The cream-winged cinclodes breeds in the austral spring and summer. It is monogamous. Males sing and make a wing-flapping display from a perch. The species nests in a burrow at the end of a tunnel it excavates in an earth bank; it probably also nests in holes in a human structure's wall. It floors the nest chamber with grass and hair. The clutch size is two eggs. The incubation period, time to fledging, and details of parental care are not known.
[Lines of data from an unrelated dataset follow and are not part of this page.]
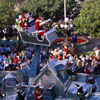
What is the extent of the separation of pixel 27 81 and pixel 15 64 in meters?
4.54

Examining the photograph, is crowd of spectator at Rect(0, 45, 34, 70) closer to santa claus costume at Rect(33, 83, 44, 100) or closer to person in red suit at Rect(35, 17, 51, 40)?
person in red suit at Rect(35, 17, 51, 40)

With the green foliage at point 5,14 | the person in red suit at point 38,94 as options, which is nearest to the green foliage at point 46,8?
the green foliage at point 5,14

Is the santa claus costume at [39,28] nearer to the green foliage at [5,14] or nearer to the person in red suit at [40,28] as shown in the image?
the person in red suit at [40,28]

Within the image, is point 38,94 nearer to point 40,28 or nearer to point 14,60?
point 40,28

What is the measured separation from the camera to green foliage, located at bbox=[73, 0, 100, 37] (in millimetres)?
26578

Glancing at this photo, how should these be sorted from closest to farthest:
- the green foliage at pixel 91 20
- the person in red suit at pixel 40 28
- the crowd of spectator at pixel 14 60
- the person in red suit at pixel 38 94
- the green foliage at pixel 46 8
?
1. the person in red suit at pixel 38 94
2. the person in red suit at pixel 40 28
3. the crowd of spectator at pixel 14 60
4. the green foliage at pixel 91 20
5. the green foliage at pixel 46 8

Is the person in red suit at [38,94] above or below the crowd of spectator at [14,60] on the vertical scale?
below

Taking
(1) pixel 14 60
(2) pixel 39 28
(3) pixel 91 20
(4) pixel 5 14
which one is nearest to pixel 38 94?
(2) pixel 39 28

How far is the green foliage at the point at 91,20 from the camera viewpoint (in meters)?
26.6

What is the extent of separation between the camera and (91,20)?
26812 mm

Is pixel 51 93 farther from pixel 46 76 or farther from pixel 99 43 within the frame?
pixel 99 43

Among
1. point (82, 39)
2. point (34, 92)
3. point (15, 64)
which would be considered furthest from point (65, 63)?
point (82, 39)

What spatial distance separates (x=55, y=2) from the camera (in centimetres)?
3878

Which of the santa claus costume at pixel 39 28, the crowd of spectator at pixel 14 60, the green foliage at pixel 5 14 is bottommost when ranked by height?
the crowd of spectator at pixel 14 60
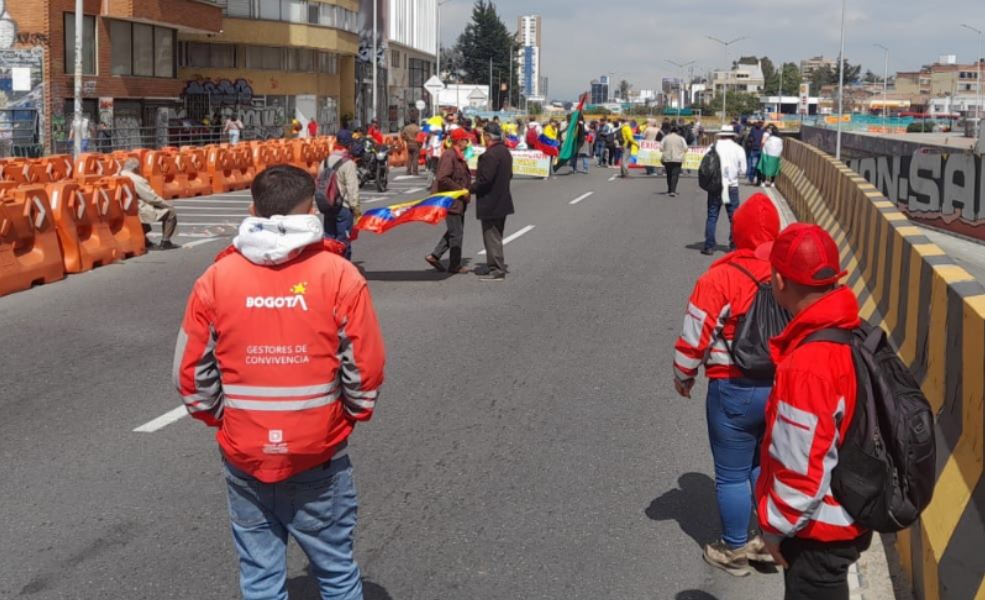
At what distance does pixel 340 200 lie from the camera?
13359 millimetres

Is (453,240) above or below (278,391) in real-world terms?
below

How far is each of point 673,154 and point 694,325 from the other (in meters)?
23.3

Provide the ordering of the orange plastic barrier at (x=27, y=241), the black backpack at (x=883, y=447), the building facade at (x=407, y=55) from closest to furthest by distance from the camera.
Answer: the black backpack at (x=883, y=447) → the orange plastic barrier at (x=27, y=241) → the building facade at (x=407, y=55)

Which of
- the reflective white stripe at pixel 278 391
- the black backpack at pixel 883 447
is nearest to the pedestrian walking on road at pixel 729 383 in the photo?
the black backpack at pixel 883 447

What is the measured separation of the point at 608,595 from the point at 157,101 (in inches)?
1658

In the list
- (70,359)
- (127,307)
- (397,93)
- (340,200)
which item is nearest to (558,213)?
(340,200)

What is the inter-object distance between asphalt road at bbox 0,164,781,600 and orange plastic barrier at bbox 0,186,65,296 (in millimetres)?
337

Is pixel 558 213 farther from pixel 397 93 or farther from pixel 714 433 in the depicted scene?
pixel 397 93

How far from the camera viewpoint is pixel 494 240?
1400cm

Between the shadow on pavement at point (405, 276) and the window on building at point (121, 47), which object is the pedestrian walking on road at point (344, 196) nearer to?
the shadow on pavement at point (405, 276)

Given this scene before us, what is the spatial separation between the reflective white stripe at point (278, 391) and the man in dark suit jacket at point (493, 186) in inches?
391

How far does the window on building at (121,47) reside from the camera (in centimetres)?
4062

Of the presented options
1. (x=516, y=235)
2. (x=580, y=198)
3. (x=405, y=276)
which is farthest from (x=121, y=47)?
(x=405, y=276)

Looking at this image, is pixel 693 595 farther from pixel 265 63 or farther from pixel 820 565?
pixel 265 63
It is suspected to occasionally fledge two broods in a season.

===Vocalization===

The cream-winged cinclodes' song has been rendered as "cheet, cheet, cheet, prre EEEEOOOO, OOOOEEEEEE'cheet' cheet'cheet...", though in Chile it has been described as "a rising twittery trill, 'trrrreee'i'i'i'i'i' ". Its calls are thought to be similar to those of the buff-winged cinclodes, which are "a sharp 'pfip'...[a] series of high-pitched tinkling notes [and in flight] a sharp whistled 'tsip' ".

==Status==

The IUCN has assessed the cream-winged cinclodes as being of Least Concern. It has a large range. Its population size is not known but is believed to be stable. No immediate threats have been identified. It is considered widespread and common in most of its range, and in some areas is the most common cinclodes. In much of its range "its habitats are subject to, at most, only minimal anthropogenic disturbance; probably benefits from effects of grazing".